There was a winter I was in love
like one lost in the desert loves a stranger—
it is wonder enough, in the vast and empty loneliness,
that any two paths should happen to cross at all—
and so I was in love, after a fashion,
with a beautiful nomad who joined me for a while
down chalk sidewalks and grocery store aisles,
but it was not in our nature to touch
nor to hold,
and in the end we parted,
and the parting proved no relief
from the loneliness of one another’s company.

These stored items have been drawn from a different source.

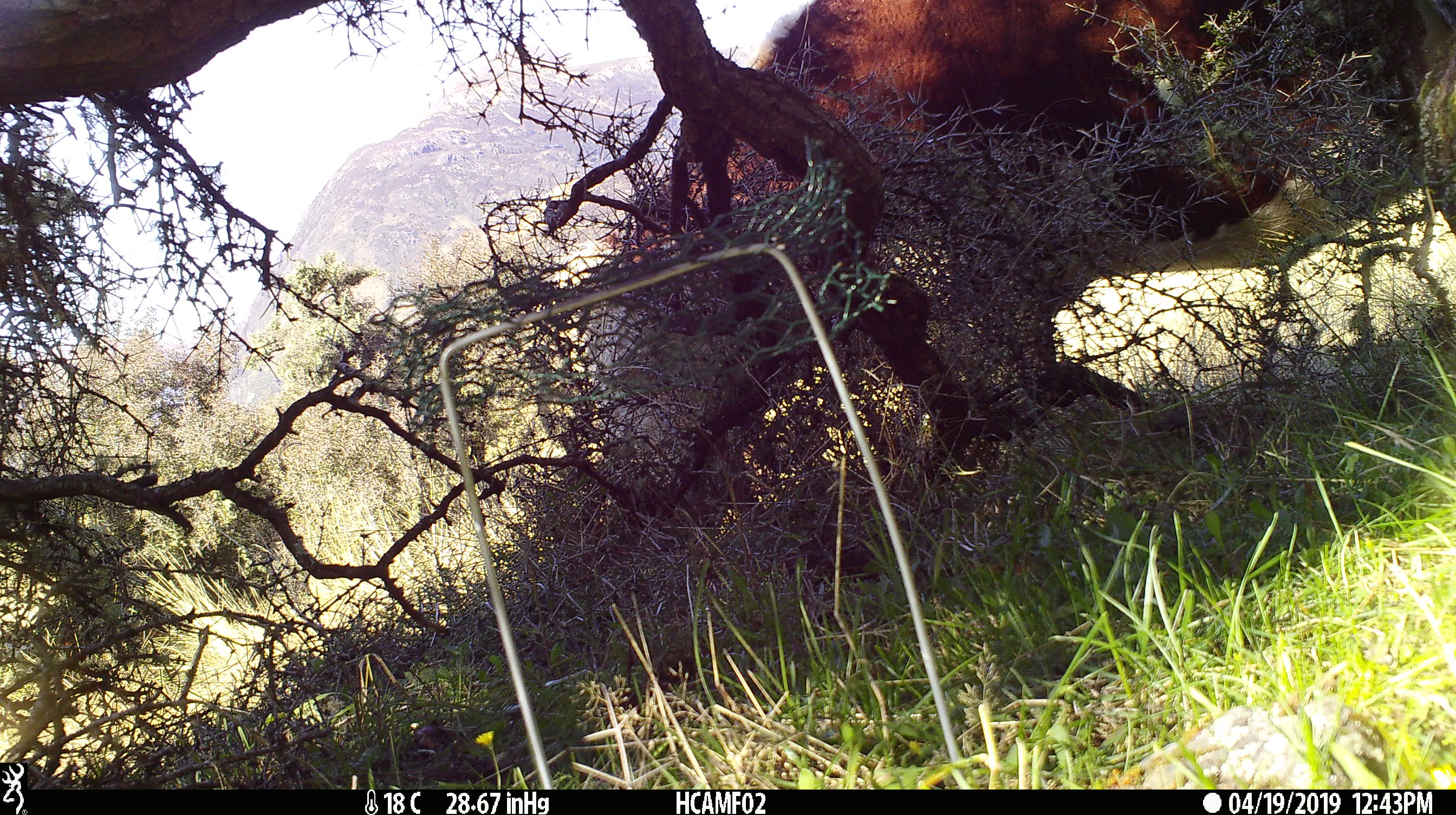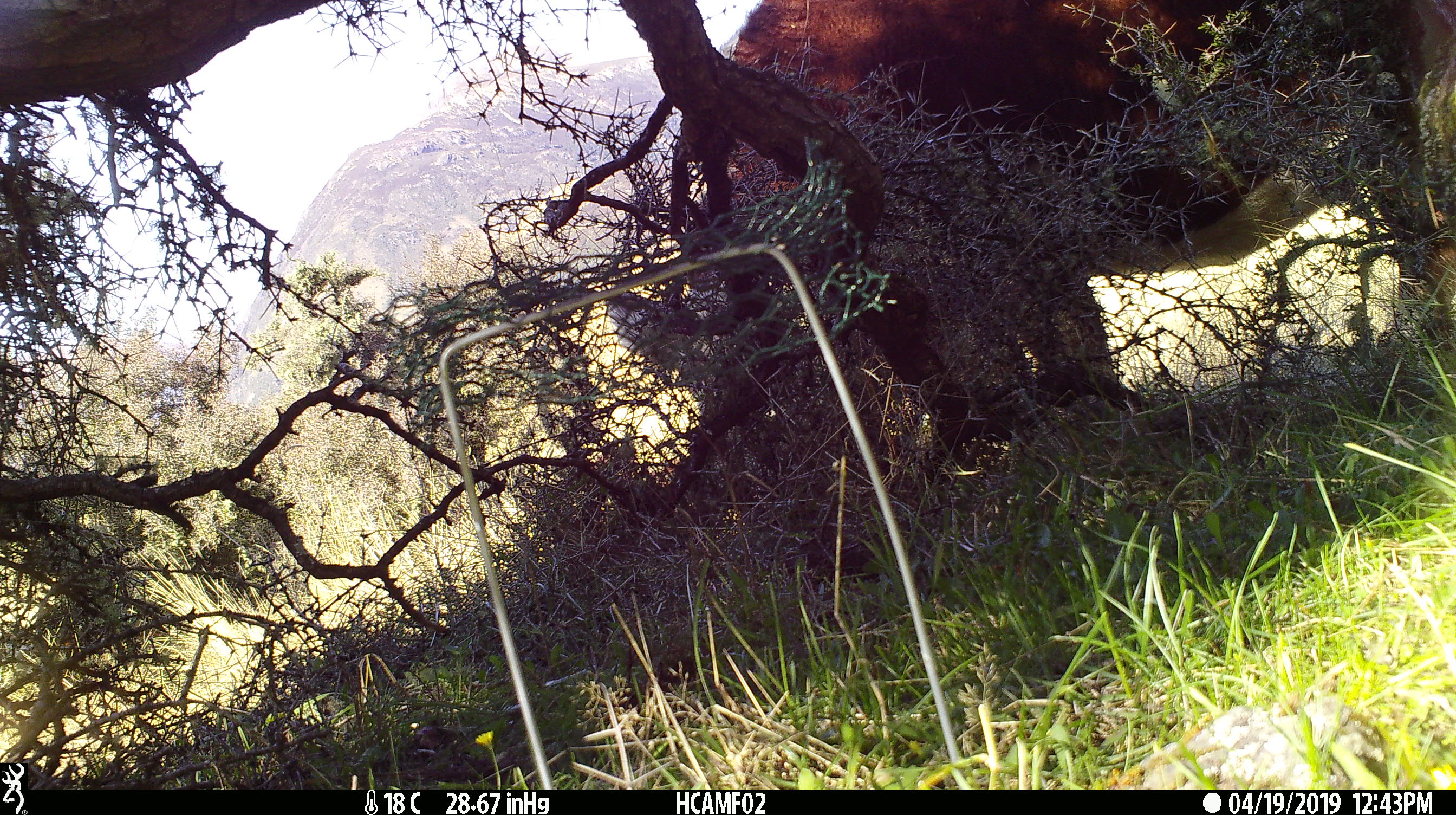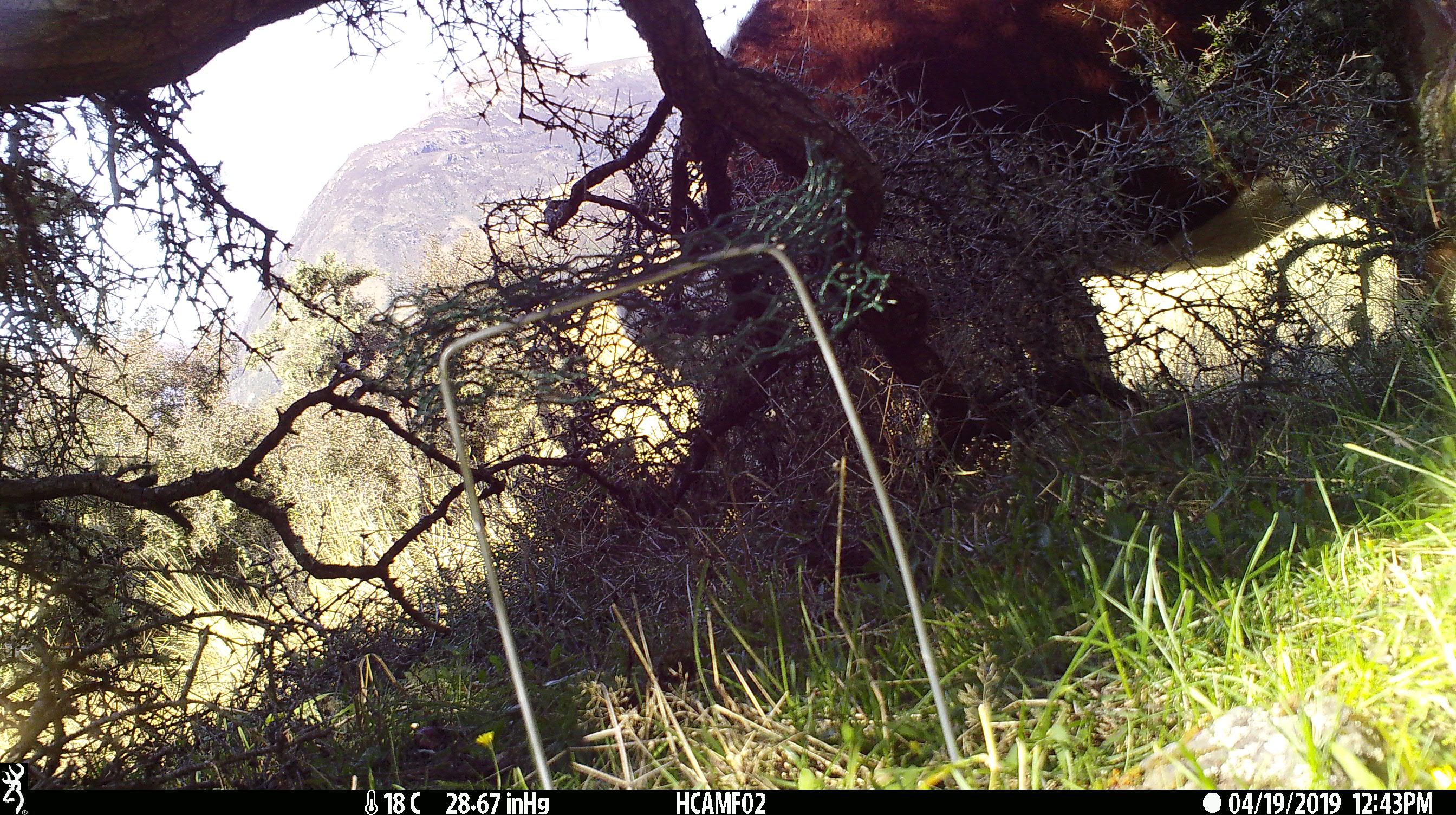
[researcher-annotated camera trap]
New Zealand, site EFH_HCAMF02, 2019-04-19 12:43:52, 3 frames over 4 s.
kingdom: Animalia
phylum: Chordata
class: Mammalia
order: Artiodactyla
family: Bovidae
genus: Bos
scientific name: Bos taurus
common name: domestic cow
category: cow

And there was a summer I was in love
like a certain man loved his own face in a pool—
it stared back at him with a familiar gaze
concealing greater depths, or so he thought—
and for a time we went up to the heights
and down into the depths, and cried, and laughed,
and shared with one another many things.
But water trickles out of a closed hand
grasping at reflections, no matter how hard it clenches,
and the more I groped the more desperate I became
until one day before the blessed Presence
I begged to love according to the need
of my beloved—and not my own,
and in the end we parted,
and our parting was like the long
uncertain and interminable silence
after a thunderclap, before the rains.
And now there is a spring I am in love
like thirsty ground loves the storm and squall
and damp earth loves the sun—
and now I sit in Heaven every night at 9:00
and my heart grows like a sponge submerged in water,
your being, You!, filling full and overflowing
with a warmth and a tender loving
the vessel that is me.
For you made me for yourself, my heart
to disappear into the light of yours,
to stare into your eyes til dawn should break.
To love the other as they need me to love them:
to love you first, and then simply to let you
love them
in me:
not to lose myself in them
but side by side
to lose ourselves in you—what
sweet certainty, what
absolute mystery, what
music is this silence! what
heaven is this grace.
This is day 20 of LABIA MUNDA, a series of forty poems during the forty days of Lent.